不要隨意使用原子武器:它們并不便宜,也沒有進(jìn)行太多優(yōu)化(目前根本沒有).但是,使用 std::shared_ptr<T> 避免冗余原子操作并不總是那么容易,因?yàn)樗鼪]有非原子版本(盡管 這里的一個(gè)答案給出了一個(gè)簡(jiǎn)單的方法為 gcc 定義一個(gè) shared_ptr_unsynchronized).

Don't be casual in your use of atomic weapons: they aren't cheap and don't optimize much (currently not at all).
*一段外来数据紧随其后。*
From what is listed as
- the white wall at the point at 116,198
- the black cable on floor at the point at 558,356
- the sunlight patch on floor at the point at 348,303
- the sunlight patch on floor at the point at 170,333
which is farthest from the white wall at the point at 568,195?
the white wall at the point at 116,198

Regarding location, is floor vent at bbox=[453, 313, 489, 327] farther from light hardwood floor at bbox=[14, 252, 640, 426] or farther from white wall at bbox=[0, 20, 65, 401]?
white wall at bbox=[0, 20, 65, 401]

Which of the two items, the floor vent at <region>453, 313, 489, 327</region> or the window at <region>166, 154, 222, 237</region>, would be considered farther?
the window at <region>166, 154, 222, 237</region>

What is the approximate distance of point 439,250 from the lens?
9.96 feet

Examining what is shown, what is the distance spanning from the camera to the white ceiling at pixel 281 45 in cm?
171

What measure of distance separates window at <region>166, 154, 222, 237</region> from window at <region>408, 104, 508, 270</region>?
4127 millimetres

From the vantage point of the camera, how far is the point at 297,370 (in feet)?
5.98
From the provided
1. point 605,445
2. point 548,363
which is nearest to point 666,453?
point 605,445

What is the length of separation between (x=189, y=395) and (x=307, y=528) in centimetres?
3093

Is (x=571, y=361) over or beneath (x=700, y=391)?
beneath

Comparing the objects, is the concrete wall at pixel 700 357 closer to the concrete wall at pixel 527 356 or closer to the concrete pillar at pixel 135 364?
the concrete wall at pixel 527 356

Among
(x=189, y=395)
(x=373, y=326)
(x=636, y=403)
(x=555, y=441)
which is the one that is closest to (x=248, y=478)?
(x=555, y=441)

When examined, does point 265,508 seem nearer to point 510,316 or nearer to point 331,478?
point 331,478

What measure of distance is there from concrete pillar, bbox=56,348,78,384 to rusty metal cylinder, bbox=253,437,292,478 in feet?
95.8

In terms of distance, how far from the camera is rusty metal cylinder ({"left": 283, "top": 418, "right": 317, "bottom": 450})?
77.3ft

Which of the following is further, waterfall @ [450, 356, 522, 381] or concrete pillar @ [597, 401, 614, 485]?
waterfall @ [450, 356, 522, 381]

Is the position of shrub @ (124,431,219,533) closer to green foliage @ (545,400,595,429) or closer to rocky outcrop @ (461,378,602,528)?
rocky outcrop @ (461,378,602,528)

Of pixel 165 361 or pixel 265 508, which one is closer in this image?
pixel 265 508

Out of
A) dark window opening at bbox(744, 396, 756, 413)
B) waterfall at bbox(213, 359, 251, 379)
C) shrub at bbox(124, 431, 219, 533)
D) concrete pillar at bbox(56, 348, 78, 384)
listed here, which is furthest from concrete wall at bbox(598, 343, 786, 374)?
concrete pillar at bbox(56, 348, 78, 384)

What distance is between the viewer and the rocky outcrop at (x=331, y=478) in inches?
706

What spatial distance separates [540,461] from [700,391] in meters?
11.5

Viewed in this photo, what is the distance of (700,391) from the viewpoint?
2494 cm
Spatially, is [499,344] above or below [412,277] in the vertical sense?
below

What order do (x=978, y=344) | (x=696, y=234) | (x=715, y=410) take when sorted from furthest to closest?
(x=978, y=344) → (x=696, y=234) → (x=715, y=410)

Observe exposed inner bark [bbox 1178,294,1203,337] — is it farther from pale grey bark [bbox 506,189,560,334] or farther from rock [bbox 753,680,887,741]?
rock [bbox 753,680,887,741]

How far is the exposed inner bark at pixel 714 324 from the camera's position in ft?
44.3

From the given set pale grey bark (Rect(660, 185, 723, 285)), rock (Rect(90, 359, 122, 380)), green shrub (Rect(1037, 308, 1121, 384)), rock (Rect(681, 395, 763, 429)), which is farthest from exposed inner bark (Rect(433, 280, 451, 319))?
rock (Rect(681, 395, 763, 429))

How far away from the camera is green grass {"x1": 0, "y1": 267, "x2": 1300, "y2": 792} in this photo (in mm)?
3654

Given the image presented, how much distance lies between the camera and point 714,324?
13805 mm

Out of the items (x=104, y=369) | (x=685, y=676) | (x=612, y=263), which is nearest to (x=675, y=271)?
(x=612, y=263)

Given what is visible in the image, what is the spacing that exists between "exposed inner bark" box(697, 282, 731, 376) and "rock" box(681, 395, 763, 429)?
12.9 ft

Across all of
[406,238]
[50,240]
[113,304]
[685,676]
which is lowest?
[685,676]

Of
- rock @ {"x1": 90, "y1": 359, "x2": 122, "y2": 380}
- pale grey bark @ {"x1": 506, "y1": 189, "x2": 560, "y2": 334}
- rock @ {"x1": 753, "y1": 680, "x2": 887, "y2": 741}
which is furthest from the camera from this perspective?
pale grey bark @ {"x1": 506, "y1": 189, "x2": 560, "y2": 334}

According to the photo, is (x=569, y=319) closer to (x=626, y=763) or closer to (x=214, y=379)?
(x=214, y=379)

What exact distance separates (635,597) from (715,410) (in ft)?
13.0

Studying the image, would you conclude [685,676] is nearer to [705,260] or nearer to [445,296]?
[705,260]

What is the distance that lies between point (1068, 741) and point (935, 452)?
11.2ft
It's not always easy easy to avoid redundant atomic operations with std::shared_ptr<T>, though, since there's no non-atomic version of it (although one of the answers here gives an easy way to define a shared_ptr_unsynchronized<T> for gcc).

這篇關(guān)于為什么編譯器不合并冗余的 std::atomic 寫入?的文章就介紹到這了,希望我們推薦的答案對(duì)大家有所幫助,也希望大家多多支持html5模板網(wǎng)!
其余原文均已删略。